If you are looking for the latest jelly roll pattern or another tutorial on free motion quilting, Quiltfolk is not for you. Its a very high minded publication with lots of writing, beautiful pictures, and it is more about people, places, and ideas. For each issue, they pick a region, and delve into the history, people, shops, and every other part of that place’s quilting community. It is armchair travel, art appreciation, and insight into the artist’s process all wrapped up in one.
A couple of weeks later, I got a call from the president of our local quilt guild. Quiltfolk was coming to Cape Cod for the next issue. Did you ever notice in life, how once your attention is drawn to something, you start seeing it everywhere? It was quite the coincidence, but artists tend to live in really nice places, and Cape Cod is just beautiful— we have a large per capita of amazing fiber artists, so really it wasn’t that unusual that Quiltfolk would be interested in the area.
I was invited with about eight others from my guild to meet and talk with them. One of our guild members opened up her eye-popping 1700's historic house, which was treat enough, but then sitting and sharing our stories and looking over all of our best quilts was heaven.
Having produced newsletters back in the day, I am pretty familiar with the slicing and dicing that must occur when you have hundreds of photographs, and lots of interviews, but only a few pages to pack it into. So I didn’t think about it too much, until about a month later, when I got an e-mail from Quiltfolk saying they would like to talk to me further. So I knew something was up... my quilts and story hadn’t hit the cutting room floor!
When my copy came in the mail just after Christmas, I flipped through like a kid... almost at the back, there I was on a two-page spread. My family was all home because of the New Year’s holiday, and my daughter grabbed the magazine out of my hands and started reading my story out loud. Tears streamed down my cheeks like the sap that I am...
I know I’m making a bigger deal of this than it is, but as quilters, we never expect to be up on a stage or on the nightly news. What we do is vastly in the privacy of our homes, and when we do show our quilts, we’re not up there standing with them. And when you think of the the work that goes into a single quilt that’s one thing, but the sacrifice that everyone has made while you are sewing is another...

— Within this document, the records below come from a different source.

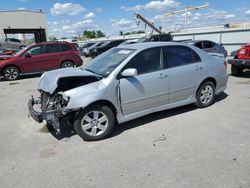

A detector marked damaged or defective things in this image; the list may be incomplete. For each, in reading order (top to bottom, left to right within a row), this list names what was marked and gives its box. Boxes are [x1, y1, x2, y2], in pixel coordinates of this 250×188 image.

crumpled hood [38, 67, 97, 94]
damaged bumper [28, 96, 61, 131]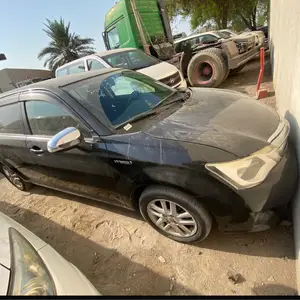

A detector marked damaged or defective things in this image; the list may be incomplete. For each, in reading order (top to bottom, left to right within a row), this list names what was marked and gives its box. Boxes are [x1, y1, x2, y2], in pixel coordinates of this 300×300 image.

damaged hood [146, 88, 280, 158]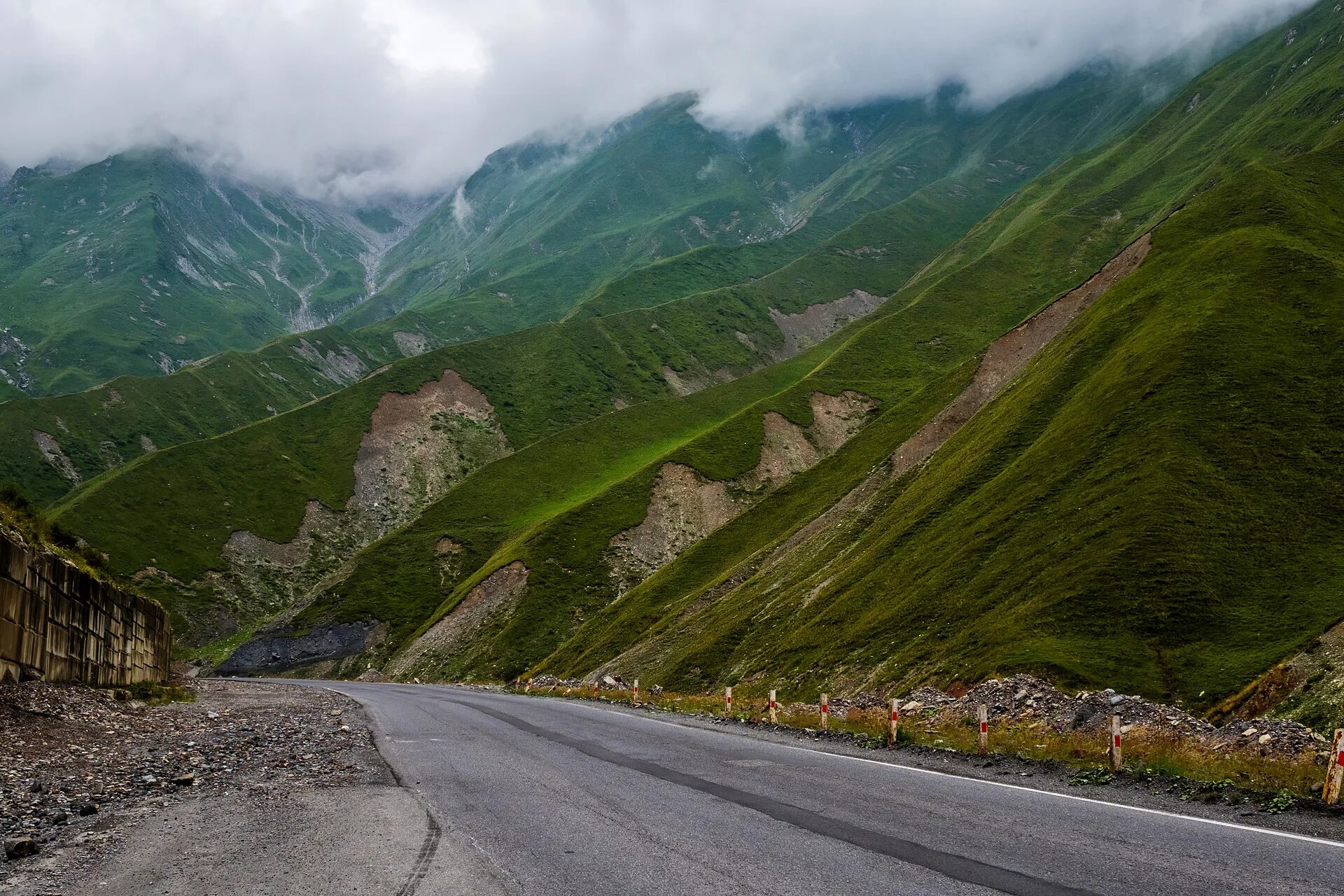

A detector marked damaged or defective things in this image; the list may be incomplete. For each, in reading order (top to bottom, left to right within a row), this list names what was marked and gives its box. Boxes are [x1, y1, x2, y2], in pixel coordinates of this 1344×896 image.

crack in asphalt [451, 698, 1102, 896]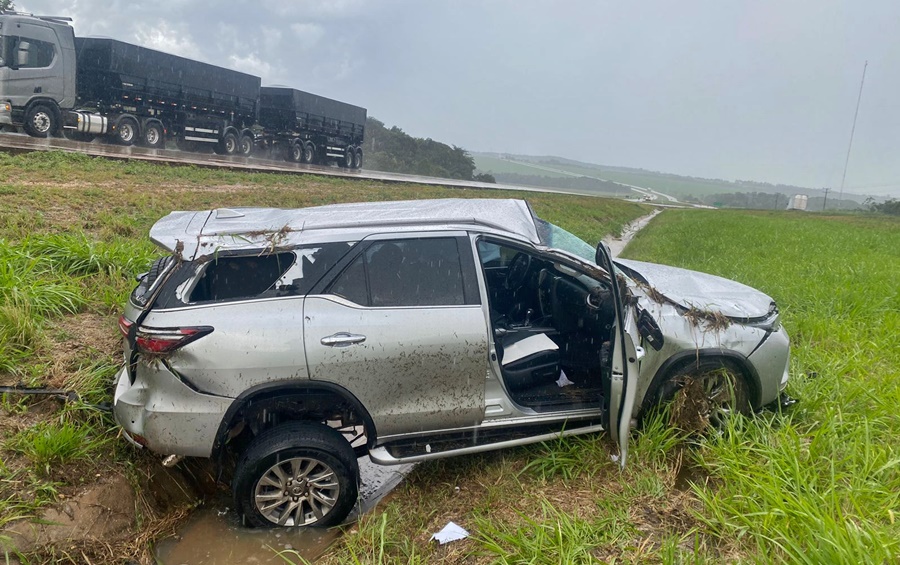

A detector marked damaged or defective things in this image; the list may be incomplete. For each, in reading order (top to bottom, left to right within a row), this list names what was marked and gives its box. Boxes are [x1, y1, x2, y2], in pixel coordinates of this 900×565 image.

damaged car roof [150, 197, 540, 256]
crashed silver suv [112, 197, 788, 524]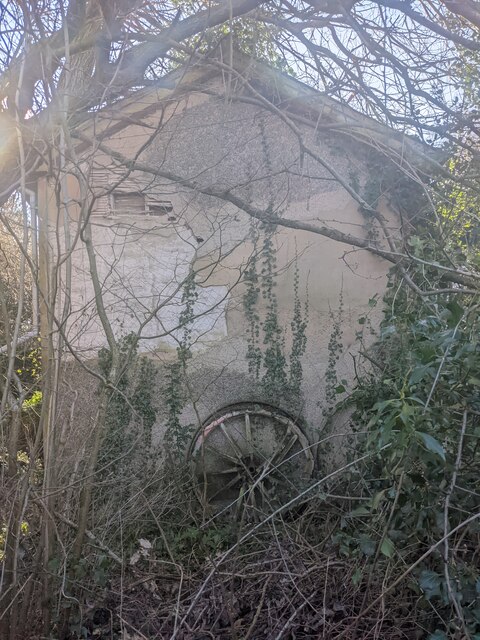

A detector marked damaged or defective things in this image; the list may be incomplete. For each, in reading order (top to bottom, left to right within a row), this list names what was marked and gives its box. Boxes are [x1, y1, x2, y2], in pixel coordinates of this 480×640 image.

rusty wagon wheel [188, 402, 316, 516]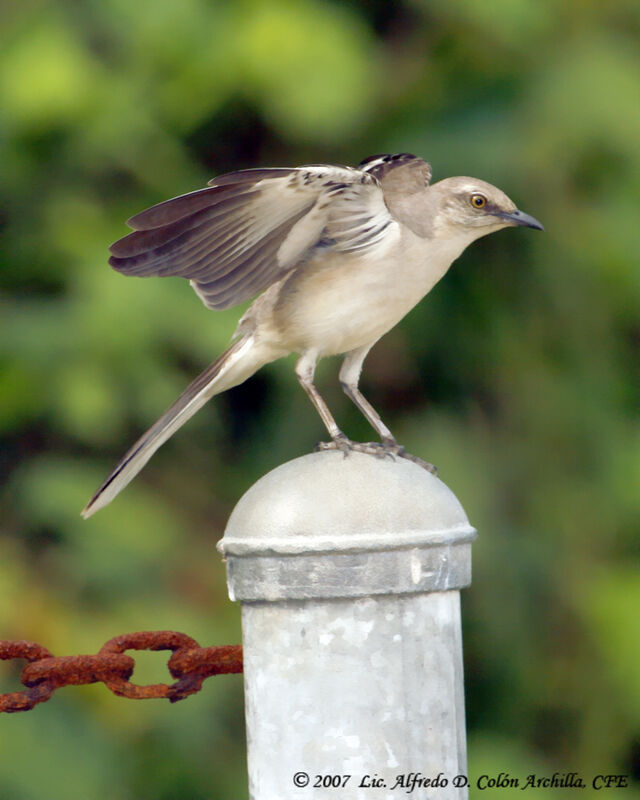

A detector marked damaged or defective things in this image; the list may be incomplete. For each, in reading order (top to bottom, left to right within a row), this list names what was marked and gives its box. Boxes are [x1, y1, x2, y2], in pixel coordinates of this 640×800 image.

rusty chain [0, 632, 242, 712]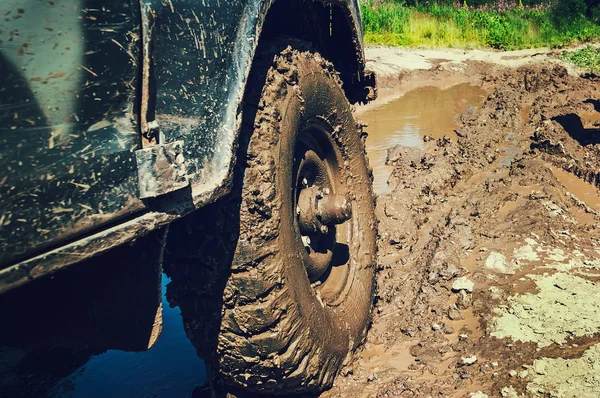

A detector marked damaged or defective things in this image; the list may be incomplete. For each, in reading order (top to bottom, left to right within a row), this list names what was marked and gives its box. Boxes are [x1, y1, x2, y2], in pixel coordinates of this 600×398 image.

rusty metal bracket [135, 141, 189, 201]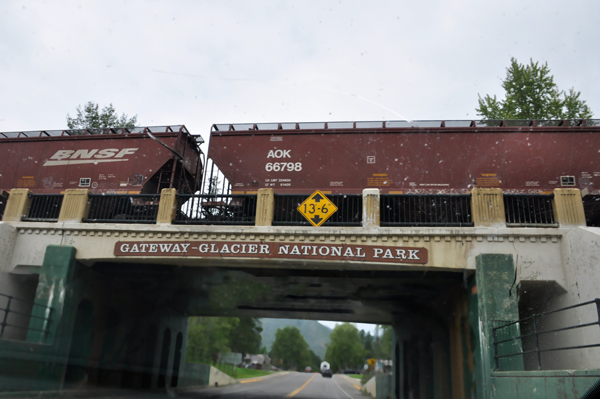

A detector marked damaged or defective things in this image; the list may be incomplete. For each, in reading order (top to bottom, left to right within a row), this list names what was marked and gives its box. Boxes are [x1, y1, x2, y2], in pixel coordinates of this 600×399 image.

rusty freight car [0, 123, 204, 195]
rusty freight car [209, 119, 600, 225]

My dad died when I was sixteen, and though my mom was sure I would starve with my art degree, took a job housecleaning so I could go to the most expensive art school in NY.
We all recognize how a pastime like quilting can rob from our families... once, when I had determined to take the time to make cookies with my pre-teen daughter, she very innocently asked if I knew how to use the oven.
(Yes, I did, for the record.)
So here I am, feeling grateful for everyone who helped me on the way. In the past year, I definitely had my 15 minutes of fame and now a couple of pages too! It’s beyond what I ever though, and I am wondering what next? My best work may be behind me, or still ahead, but I’m happy to still be working away in my sewing room either way.
Quiltfolk. Go out and buy a copy. Yes, it’s a bit expensive, but there’s no advertising, and just think of how much you would pay for a quilting book. If you’re lucky, they will have an issue near your home. And I have to say, owning a book crammed with the faces of friends and familiar quilt stores and places... It’s a rare treat.